• EXERCISE REQUIREMENTS:
Reproduce word for word the part of the news roundup that opens with the words "2. Google has" and closes with "2005 and 2012.".

• TEXT PASSAGE:

The Atlantic Daily: Super Tuesday, Space Travel, SCOTUS Tug-of-War

Voters headed to the polls in a dozen states, astronauts journeyed back to Earth, Obama and Senate leadership sparred, and more.

Nick Oxford / Reuters

What We’re Following: Let’s Get Ready to Rumble

Twelve states hold their presidential primaries today—the most in a single day in the presidential race. On the Republican side, Ted Cruz has focused on carrying his native Texas and other evangelical-friendly states, while Marco Rubio has invested in states with better-educated, more affluent voters—but both are focused on outperforming Donald Trump anywhere. On the Democratic side, Hillary Clinton is looking to widen her lead over Bernie Sanders. We’re liveblogging it all here.

One Long Commute: American astronaut Scott Kelly and Russian cosmonaut Mikhail Kornienko are on their way back to Earth from the International Space Station, where they lived and worked for the last 340 days, twice the length of a usual mission. The goal of the expedition was to better understand how the human body reacts to microgravity for long durations, like a voyage to Mars.

Obama v. McConnell: The president and the Senate majority met in the Oval Office, presumably to discuss the administration’s plans for nominating someone to replace the late Justice Antonin Scalia on the Supreme Court. But Republican lawmakers continue to dig in, reminding the president that they won’t give his nominee a hearing, a vote, or even a courtesy meeting.


Reindeer are herded in central Norway. More photos by Amos Chapple here.


“Years from now, when everyone is saying ‘meatmobile,’ I will be KING.” —Ed Yong, an Atlantic staff writer, on what people in the future will call cars driven by humans

“The parks aren’t interested in making really good maps. The parks make what we call information graphics.” —Tim Harrison, who makes maps of California’s state parks

“The GRE is like taking a cancer test that was invented in the 1940s.” —Robert Sternberg, who studies intelligence and college admissions, on the test required for most U.S. graduate programs

Evening Read

Novelist Ethan Canin on his favorite passage from literature and what it teaches:

To be a writer, I think, you have to abandon the idea that fiction is “about” something. This concept is bad enough in your reading life. But it’s fatal in your writing life.

I’ve seen plenty of students come in and say, I want to write a novel about blah blah blah. But you just can’t do it. You can only write a novel about a character who does something wrong, and see what happens from there. Novels are compendiums of bad behavior, and literature is the gossip about it.

In other words, if you’re writing a piece of fiction, I’d urge you not to try to show anything—instead, try to discover something. There’s no way to write anything powerful unless your unconscious takes charge.

News Quiz

1. Some ancient Roman physicians treated pain with baths, wine, and __________.

(See answer or scroll to the bottom.)

2. Google has test-driven its driverless cars for __________ miles.

(See answer or scroll to the bottom.)

3. A new study finds that the number of U.S. judicial opinions referencing __________ as evidence more than doubled between 2005 and 2012.

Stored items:
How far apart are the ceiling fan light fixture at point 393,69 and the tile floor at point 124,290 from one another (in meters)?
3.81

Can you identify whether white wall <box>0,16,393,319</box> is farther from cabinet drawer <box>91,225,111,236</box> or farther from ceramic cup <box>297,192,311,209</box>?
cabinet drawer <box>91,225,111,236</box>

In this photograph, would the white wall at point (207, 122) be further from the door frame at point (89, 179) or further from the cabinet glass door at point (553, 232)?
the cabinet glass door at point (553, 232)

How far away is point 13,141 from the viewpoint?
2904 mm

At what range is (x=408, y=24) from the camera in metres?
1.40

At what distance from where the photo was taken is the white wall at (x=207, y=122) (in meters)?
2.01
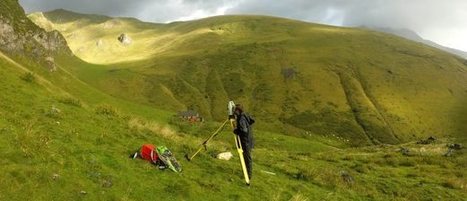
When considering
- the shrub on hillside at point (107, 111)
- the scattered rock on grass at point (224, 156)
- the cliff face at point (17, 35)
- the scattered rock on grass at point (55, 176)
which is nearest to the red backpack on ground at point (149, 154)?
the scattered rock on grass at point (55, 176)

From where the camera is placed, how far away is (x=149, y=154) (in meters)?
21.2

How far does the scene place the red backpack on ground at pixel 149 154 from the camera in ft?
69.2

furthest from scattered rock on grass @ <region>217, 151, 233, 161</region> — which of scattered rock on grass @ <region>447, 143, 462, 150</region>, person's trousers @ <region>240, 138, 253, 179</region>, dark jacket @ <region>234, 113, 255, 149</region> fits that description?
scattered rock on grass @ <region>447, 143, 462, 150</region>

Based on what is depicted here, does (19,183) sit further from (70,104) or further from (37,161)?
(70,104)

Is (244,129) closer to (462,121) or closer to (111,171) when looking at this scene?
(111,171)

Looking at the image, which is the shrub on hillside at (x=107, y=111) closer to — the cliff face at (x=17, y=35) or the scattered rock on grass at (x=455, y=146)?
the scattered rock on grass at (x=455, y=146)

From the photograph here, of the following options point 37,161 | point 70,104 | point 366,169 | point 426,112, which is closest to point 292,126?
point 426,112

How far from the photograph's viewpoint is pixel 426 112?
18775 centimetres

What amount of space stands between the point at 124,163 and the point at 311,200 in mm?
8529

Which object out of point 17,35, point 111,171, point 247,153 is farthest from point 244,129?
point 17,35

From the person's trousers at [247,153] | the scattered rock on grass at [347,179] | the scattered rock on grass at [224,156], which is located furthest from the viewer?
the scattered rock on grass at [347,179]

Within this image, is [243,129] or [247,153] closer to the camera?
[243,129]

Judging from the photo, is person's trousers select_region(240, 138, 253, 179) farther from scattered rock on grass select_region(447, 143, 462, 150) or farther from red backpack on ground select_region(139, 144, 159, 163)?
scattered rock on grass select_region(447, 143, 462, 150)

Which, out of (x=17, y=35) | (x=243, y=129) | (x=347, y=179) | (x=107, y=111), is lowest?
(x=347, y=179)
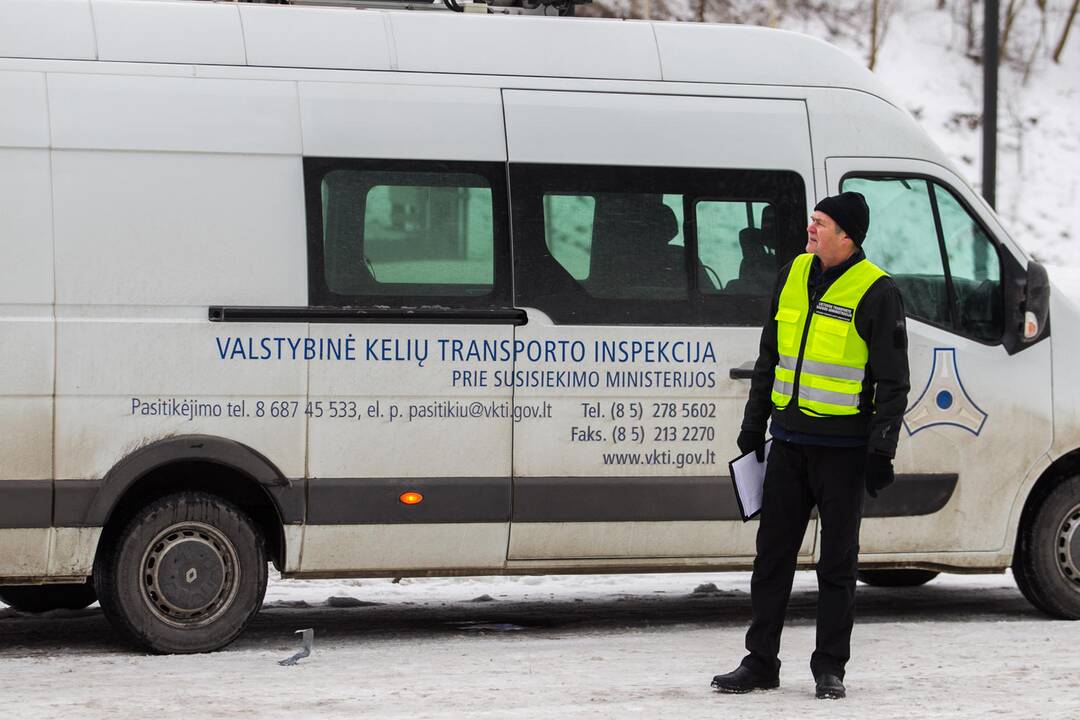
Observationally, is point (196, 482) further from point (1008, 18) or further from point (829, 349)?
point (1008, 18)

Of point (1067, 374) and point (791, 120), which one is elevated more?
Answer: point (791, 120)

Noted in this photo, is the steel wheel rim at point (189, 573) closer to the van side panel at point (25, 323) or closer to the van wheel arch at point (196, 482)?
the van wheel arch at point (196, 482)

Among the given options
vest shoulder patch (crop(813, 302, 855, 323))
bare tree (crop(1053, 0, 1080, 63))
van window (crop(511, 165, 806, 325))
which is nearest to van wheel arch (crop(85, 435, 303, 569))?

• EXERCISE SOLUTION:
2. Google has test-driven its driverless cars for __________ miles.

(See answer or scroll to the bottom.)

3. A new study finds that the number of U.S. judicial opinions referencing __________ as evidence more than doubled between 2005 and 2012.